## WHAT YOU NEED TO DO:
Find the line in the entries below that contains "California, site 2002875_sitef1-hp, 2020-07-19T01:50:00, 2-frame". Repeat it exactly, and every line after it through the line that contains "genus: Thamnophis".

[Opening INPUT section]

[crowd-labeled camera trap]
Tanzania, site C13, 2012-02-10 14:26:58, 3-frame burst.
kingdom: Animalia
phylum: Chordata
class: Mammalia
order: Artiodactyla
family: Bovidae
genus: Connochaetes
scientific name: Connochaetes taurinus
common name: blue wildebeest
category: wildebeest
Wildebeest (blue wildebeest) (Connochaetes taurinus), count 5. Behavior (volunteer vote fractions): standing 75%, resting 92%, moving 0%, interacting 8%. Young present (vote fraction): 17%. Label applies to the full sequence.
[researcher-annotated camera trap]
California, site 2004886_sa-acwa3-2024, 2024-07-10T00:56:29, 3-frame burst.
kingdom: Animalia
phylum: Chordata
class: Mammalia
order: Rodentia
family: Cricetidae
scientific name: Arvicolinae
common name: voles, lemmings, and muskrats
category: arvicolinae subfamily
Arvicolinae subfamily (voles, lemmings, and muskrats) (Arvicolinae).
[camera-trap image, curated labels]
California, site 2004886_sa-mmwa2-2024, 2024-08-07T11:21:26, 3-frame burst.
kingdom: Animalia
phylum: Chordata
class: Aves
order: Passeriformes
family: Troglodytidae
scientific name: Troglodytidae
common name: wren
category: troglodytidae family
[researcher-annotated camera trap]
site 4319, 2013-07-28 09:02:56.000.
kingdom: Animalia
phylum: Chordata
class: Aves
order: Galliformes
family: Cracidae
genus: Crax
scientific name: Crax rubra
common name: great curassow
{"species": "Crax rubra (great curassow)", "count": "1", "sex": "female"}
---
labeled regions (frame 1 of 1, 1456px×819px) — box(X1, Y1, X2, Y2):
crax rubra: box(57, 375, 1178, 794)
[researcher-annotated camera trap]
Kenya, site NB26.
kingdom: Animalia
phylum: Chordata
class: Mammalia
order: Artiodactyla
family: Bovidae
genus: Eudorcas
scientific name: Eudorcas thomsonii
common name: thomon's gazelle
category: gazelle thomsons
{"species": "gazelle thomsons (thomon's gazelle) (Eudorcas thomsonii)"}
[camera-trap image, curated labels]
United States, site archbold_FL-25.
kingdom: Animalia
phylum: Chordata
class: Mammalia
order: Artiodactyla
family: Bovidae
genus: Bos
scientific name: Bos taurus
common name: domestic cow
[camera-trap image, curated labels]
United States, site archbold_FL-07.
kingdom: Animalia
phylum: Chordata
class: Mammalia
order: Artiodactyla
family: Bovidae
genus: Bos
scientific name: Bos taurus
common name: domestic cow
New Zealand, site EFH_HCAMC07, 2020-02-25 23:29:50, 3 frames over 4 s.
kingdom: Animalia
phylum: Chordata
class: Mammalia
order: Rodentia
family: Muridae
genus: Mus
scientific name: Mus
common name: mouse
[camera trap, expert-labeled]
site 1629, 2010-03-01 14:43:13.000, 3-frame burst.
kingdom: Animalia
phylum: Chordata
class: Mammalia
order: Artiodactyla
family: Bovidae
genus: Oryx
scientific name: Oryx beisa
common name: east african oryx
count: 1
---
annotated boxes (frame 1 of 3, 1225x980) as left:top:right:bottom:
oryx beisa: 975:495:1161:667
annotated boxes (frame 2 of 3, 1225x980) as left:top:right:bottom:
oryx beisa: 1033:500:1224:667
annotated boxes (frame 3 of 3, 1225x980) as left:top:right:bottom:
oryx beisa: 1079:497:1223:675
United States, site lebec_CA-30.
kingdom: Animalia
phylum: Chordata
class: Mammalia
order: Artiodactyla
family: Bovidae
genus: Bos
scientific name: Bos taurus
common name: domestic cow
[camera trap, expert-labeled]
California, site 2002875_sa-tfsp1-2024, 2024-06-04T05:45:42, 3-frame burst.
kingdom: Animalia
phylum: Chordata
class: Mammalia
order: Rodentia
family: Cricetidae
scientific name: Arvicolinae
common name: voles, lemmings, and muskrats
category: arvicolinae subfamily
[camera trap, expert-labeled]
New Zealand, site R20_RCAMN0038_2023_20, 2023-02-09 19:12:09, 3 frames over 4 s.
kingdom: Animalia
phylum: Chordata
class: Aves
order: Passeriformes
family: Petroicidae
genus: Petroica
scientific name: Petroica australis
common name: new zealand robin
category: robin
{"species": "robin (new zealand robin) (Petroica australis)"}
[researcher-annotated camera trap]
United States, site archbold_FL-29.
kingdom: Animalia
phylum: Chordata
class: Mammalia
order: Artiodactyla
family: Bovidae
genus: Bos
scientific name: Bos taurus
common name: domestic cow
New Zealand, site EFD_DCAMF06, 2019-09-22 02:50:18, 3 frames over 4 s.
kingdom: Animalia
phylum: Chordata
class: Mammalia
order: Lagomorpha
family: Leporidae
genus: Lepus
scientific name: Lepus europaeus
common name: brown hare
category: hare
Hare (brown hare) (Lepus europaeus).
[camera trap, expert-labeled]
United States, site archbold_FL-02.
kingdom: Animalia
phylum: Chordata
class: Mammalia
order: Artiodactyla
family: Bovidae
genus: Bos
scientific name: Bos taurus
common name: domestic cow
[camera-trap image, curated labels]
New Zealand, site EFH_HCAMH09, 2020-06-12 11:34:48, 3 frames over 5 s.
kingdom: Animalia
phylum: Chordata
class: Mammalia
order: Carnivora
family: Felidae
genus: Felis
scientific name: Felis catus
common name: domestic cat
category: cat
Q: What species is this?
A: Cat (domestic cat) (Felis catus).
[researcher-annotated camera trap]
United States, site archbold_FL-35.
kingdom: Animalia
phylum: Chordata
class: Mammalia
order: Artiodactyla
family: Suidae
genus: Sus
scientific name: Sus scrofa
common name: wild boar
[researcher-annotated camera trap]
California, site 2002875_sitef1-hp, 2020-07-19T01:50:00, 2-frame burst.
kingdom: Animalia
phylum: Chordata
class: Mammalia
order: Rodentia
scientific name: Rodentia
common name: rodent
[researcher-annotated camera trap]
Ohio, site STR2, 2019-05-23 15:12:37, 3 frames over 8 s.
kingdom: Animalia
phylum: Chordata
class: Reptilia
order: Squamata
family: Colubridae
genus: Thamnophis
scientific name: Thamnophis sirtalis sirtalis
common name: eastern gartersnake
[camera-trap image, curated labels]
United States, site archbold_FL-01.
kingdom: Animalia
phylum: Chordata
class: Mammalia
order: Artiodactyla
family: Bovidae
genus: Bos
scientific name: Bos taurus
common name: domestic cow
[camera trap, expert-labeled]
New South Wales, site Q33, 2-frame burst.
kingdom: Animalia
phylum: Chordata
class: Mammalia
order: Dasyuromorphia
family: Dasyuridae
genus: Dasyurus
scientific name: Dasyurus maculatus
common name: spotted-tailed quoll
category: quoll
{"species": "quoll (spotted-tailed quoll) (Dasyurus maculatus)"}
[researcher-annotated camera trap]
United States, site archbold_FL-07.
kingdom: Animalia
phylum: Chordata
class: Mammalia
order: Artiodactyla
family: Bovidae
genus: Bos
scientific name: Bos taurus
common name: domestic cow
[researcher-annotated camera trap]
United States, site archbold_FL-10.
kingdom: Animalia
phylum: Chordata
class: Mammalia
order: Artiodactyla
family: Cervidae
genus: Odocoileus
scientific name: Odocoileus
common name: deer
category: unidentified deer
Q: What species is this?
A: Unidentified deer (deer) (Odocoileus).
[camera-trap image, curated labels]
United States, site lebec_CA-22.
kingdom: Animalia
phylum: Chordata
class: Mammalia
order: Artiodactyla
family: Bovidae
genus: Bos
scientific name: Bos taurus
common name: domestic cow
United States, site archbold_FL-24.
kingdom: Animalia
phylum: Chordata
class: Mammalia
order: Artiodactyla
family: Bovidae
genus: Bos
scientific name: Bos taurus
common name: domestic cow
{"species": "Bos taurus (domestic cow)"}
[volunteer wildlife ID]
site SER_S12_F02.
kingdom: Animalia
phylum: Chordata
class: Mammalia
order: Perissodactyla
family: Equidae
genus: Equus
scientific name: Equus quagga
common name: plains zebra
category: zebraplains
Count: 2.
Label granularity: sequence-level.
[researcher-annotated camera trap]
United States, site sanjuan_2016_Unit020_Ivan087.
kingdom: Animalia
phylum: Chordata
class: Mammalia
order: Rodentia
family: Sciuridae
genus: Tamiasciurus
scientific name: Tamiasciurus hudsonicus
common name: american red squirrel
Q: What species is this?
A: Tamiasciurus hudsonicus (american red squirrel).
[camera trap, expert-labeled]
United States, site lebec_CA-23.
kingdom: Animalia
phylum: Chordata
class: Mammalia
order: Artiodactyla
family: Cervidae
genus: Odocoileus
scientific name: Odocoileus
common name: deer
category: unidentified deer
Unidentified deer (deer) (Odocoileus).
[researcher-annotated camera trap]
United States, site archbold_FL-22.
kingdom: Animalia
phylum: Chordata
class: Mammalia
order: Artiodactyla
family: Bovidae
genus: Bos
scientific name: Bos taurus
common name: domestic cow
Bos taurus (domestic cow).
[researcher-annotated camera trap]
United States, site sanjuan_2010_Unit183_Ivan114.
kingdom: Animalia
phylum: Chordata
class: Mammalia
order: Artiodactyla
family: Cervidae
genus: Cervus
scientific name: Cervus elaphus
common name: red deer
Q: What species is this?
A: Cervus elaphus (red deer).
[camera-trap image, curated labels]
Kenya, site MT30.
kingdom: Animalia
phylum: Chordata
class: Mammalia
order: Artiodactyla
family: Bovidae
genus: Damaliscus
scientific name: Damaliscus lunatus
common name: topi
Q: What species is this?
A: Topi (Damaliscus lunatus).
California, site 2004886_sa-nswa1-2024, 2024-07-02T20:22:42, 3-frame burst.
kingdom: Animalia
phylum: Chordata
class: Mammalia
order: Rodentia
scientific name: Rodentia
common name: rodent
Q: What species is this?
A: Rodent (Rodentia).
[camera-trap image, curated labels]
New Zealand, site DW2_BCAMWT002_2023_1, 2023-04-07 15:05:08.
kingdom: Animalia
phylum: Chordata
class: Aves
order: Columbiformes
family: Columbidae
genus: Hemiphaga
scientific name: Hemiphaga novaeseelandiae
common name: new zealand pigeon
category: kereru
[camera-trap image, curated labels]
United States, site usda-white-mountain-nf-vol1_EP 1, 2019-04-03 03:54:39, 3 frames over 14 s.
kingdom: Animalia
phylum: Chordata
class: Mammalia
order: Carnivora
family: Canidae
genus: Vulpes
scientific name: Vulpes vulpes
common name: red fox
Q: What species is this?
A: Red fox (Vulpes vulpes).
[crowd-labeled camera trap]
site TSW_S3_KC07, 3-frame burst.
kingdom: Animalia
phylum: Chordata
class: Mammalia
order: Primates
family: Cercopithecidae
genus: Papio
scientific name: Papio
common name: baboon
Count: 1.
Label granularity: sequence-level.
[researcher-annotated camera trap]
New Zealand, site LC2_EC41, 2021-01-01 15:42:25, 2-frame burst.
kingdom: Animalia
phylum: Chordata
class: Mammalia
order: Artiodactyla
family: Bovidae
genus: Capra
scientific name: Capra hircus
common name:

[Closing INPUT section]

## EXERCISE ANSWER:
California, site 2002875_sitef1-hp, 2020-07-19T01:50:00, 2-frame burst.
kingdom: Animalia
phylum: Chordata
class: Mammalia
order: Rodentia
scientific name: Rodentia
common name: rodent
[researcher-annotated camera trap]
Ohio, site STR2, 2019-05-23 15:12:37, 3 frames over 8 s.
kingdom: Animalia
phylum: Chordata
class: Reptilia
order: Squamata
family: Colubridae
genus: Thamnophis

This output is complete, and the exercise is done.